→ Exercise description
Give back the whole listing exactly as written, pictures excluded.

→ Source data
..............................

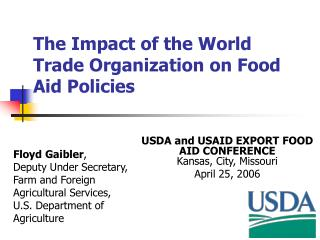 The Impact of the World Trade Organization on Food Aid Policies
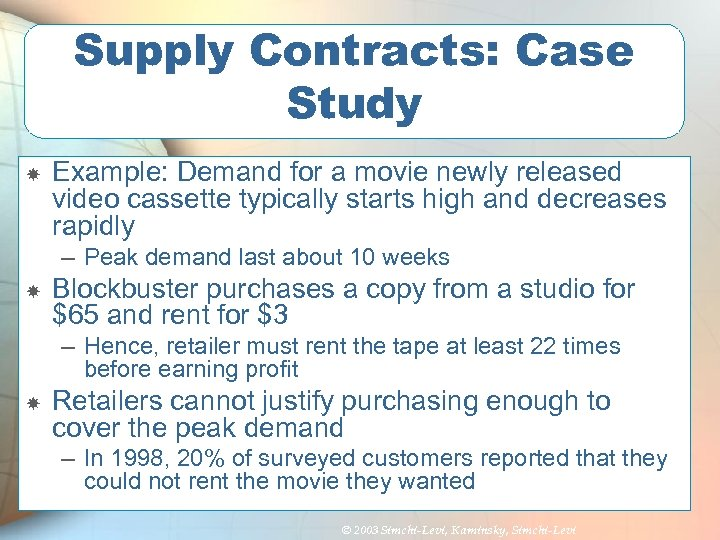 Supply Contracts: Case Study Example: Demand for a movie newly released video cassette typically
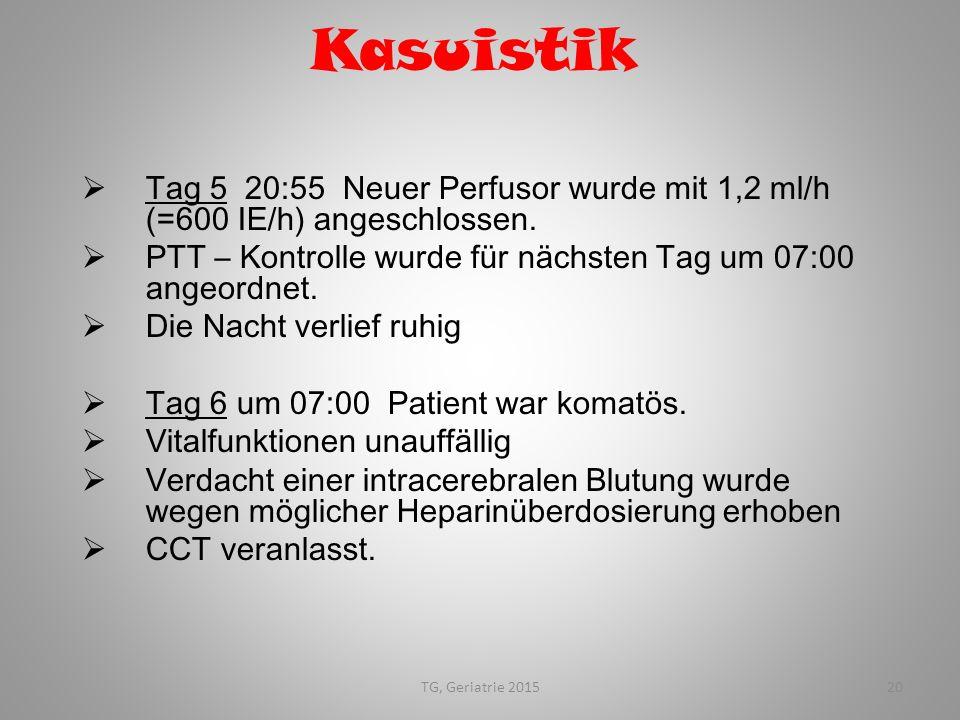 Kasuistik Tag 5 20:55 Neuer Perfusor wurde mit 1,2 ml/h (=600 IE/h) angeschlossen. PTT – Kontrolle wurde für nächsten Tag um 07:00 angeordnet.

..............................

→ Exercise answer
 The Impact of the World Trade Organization on Food Aid Policies
 Supply Contracts: Case Study Example: Demand for a movie newly released video cassette typically
 Kasuistik Tag 5 20:55 Neuer Perfusor wurde mit 1,2 ml/h (=600 IE/h) angeschlossen. PTT – Kontrolle wurde für nächsten Tag um 07:00 angeordnet.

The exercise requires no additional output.